Model Checking Hyperproperties
Traditionally, most verification efforts have focused on the satisfaction of trace properties, such as that an assertion is satisfied at a particular program location or that the computation terminates eventually. Many policies from information-flow security, like observational determinism or noninterference, and many other system properties including promptness and knowledge can, however, not be expressed as trace properties, because these properties are hyperproperties, i.e., they relate multiple execution traces.
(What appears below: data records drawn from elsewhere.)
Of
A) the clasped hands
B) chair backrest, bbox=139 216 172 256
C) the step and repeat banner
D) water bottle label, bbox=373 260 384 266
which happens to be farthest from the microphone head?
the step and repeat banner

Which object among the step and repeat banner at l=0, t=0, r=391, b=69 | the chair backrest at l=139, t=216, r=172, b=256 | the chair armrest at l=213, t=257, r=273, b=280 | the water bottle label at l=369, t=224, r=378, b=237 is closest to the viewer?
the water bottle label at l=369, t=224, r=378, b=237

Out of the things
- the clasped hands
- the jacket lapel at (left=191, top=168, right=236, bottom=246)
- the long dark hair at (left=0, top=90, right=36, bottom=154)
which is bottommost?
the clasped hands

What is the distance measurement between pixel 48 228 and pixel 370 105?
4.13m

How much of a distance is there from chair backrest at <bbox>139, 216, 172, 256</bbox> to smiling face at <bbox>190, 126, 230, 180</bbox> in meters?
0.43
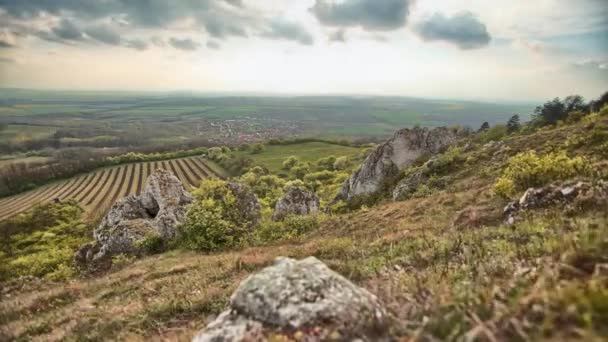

In this talk, I will give an overview on recent efforts to develop specification logics and model checking algorithms for hyperproperties. The two principal ideas are the addition of variables for traces and paths in temporal logics, like LTL and CTL*, and the introduction of the equal-level predicate in first-order and second-order logics, like monadic first-order logic of order and MSO. Both extensions have a profound impact on the expressiveness of the logics, resulting in a hierarchy of hyperlogics that differs significantly from the classical hierarchy. Model checking remains decidable for a large part of the new hierarchy. Satisfiability is in general undecidable for most hyperlogics, but there are useful decidable fragments. I will report on first successes in translating these encouraging theoretical results into practical verification tools.
I am a faculty member at the CISPA Helmholtz Center for Information Security and a professor for computer science at Saarland University. I obtained my Ph.D. in 2003 from Stanford University. Since 2003, I lead the Reactive Systems Group, which became part of CISPA in 2020. My research focus is the development of reliable guarantees for the safety and security of computer systems, including specification, program synthesis and repair, and static and dynamic verification.